*Short task*:
Transcribe all records exactly.

*Listed entries*:

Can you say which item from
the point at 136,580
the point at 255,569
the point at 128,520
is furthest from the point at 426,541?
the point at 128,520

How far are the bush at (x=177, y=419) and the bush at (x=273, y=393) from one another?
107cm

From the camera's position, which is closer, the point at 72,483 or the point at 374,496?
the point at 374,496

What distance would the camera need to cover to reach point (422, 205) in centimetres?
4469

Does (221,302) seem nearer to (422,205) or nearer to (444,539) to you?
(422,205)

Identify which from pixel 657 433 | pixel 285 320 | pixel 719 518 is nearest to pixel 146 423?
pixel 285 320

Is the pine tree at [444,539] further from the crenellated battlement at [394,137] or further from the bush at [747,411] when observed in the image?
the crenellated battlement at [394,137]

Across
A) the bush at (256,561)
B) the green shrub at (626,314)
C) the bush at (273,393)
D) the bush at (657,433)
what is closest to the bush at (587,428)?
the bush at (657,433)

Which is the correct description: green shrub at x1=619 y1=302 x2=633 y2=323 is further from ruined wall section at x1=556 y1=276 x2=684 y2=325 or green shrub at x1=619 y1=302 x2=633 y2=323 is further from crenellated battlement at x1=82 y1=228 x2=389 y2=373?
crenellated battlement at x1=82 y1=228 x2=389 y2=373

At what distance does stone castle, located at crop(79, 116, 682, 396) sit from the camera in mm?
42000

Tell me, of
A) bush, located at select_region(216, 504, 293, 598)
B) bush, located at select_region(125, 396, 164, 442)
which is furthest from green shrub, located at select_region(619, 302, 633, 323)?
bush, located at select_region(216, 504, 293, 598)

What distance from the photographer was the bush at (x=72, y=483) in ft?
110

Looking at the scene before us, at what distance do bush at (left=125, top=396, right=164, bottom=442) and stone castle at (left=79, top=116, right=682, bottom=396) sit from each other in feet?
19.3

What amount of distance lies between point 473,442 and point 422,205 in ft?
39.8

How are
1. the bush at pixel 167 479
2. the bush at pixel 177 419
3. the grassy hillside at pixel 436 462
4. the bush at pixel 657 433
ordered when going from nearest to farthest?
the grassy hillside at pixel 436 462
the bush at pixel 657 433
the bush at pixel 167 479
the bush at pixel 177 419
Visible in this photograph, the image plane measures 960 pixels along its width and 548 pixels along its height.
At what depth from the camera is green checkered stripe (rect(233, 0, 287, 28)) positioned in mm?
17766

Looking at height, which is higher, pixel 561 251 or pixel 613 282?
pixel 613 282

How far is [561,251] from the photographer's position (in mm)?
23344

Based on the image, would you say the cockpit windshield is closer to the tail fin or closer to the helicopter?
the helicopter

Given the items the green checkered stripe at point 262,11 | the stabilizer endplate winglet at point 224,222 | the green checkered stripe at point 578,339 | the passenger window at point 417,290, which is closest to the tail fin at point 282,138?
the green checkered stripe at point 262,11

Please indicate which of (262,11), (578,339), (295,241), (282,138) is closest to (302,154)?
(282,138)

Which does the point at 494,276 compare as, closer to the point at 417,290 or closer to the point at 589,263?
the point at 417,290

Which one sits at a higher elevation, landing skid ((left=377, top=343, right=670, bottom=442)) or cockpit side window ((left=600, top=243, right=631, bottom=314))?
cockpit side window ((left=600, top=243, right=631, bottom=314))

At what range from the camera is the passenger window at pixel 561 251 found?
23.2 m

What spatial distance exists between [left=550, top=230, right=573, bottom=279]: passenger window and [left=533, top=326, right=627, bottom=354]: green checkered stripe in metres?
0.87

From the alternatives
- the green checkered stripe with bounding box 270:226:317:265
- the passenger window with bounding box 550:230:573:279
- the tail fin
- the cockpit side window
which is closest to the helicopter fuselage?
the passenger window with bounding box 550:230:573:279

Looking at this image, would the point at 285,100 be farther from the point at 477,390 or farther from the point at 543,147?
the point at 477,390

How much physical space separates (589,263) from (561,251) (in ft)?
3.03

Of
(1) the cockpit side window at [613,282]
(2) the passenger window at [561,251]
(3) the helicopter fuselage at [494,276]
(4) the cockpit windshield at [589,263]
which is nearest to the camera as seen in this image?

*Output for this task*:
Can you say which item from
the point at 136,580
the point at 255,569
the point at 128,520
is furthest from the point at 426,541?
the point at 128,520

How far are the bush at (x=177, y=419) and the bush at (x=273, y=393) from one another?
107cm

From the camera's position, which is closer, the point at 72,483 or the point at 374,496?
the point at 374,496

What distance would the camera need to cover to reach point (422, 205) in centimetres?
4469

Does (221,302) seem nearer to (422,205) or nearer to (444,539) to you?
(422,205)

Identify which from pixel 657 433 | pixel 285 320 | pixel 719 518 is nearest to pixel 146 423?
pixel 285 320

Is the pine tree at [444,539] further from the crenellated battlement at [394,137] or further from the bush at [747,411] when observed in the image?
the crenellated battlement at [394,137]

Across
A) the bush at (256,561)
B) the green shrub at (626,314)
C) the bush at (273,393)
D) the bush at (657,433)
what is closest to the bush at (587,428)?
the bush at (657,433)

Which is the correct description: green shrub at x1=619 y1=302 x2=633 y2=323 is further from ruined wall section at x1=556 y1=276 x2=684 y2=325 or green shrub at x1=619 y1=302 x2=633 y2=323 is further from crenellated battlement at x1=82 y1=228 x2=389 y2=373?
crenellated battlement at x1=82 y1=228 x2=389 y2=373

At what distance does stone castle, located at crop(79, 116, 682, 396) sit from the camera in mm?
42000

Tell me, of
A) bush, located at select_region(216, 504, 293, 598)
B) bush, located at select_region(125, 396, 164, 442)
which is furthest from green shrub, located at select_region(619, 302, 633, 323)?
bush, located at select_region(216, 504, 293, 598)

What distance from the photographer was the bush at (x=72, y=483) in ft?
110

Looking at the scene before us, at what distance do bush at (left=125, top=396, right=164, bottom=442) and stone castle at (left=79, top=116, right=682, bottom=396) sit from each other in feet?
19.3

What amount of distance lies between point 473,442 and point 422,205 in ft?
39.8

How are
1. the bush at pixel 167 479
2. the bush at pixel 177 419
3. the grassy hillside at pixel 436 462
4. the bush at pixel 657 433
ordered when going from nearest to farthest?
the grassy hillside at pixel 436 462
the bush at pixel 657 433
the bush at pixel 167 479
the bush at pixel 177 419
Visible in this photograph, the image plane measures 960 pixels along its width and 548 pixels along its height.
At what depth from the camera is green checkered stripe (rect(233, 0, 287, 28)) positioned in mm?
17766

Looking at height, which is higher, pixel 561 251 or pixel 613 282?
pixel 613 282

How far is [561,251] from the photographer's position (in mm)?
23344

Based on the image, would you say the cockpit windshield is closer to the tail fin or closer to the helicopter?
the helicopter

Given the items the green checkered stripe at point 262,11 | the stabilizer endplate winglet at point 224,222 | the green checkered stripe at point 578,339 | the passenger window at point 417,290, which is closest to the tail fin at point 282,138?
the green checkered stripe at point 262,11

Please indicate which of (262,11), (578,339), (295,241), (282,138) is closest to (302,154)?
(282,138)

Which does the point at 494,276 compare as, closer to the point at 417,290 or closer to the point at 589,263?
the point at 417,290

Which one sits at a higher elevation, landing skid ((left=377, top=343, right=670, bottom=442)) or cockpit side window ((left=600, top=243, right=631, bottom=314))?
cockpit side window ((left=600, top=243, right=631, bottom=314))

At what range from the camera is the passenger window at pixel 561 251 found?
23.2 m

What spatial distance exists between [left=550, top=230, right=573, bottom=279]: passenger window and [left=533, top=326, right=627, bottom=354]: green checkered stripe in metres?
0.87

From the alternatives
- the green checkered stripe with bounding box 270:226:317:265
- the passenger window with bounding box 550:230:573:279
- the tail fin
- the cockpit side window
which is closest to the helicopter fuselage?
the passenger window with bounding box 550:230:573:279

Looking at this image, would the point at 285,100 be farther from the point at 477,390 or farther from the point at 543,147?
the point at 477,390

How much physical space separates (589,263) from (561,251) (in ft)?
3.03

Of
(1) the cockpit side window at [613,282]
(2) the passenger window at [561,251]
(3) the helicopter fuselage at [494,276]
(4) the cockpit windshield at [589,263]
which is nearest to the camera as seen in this image?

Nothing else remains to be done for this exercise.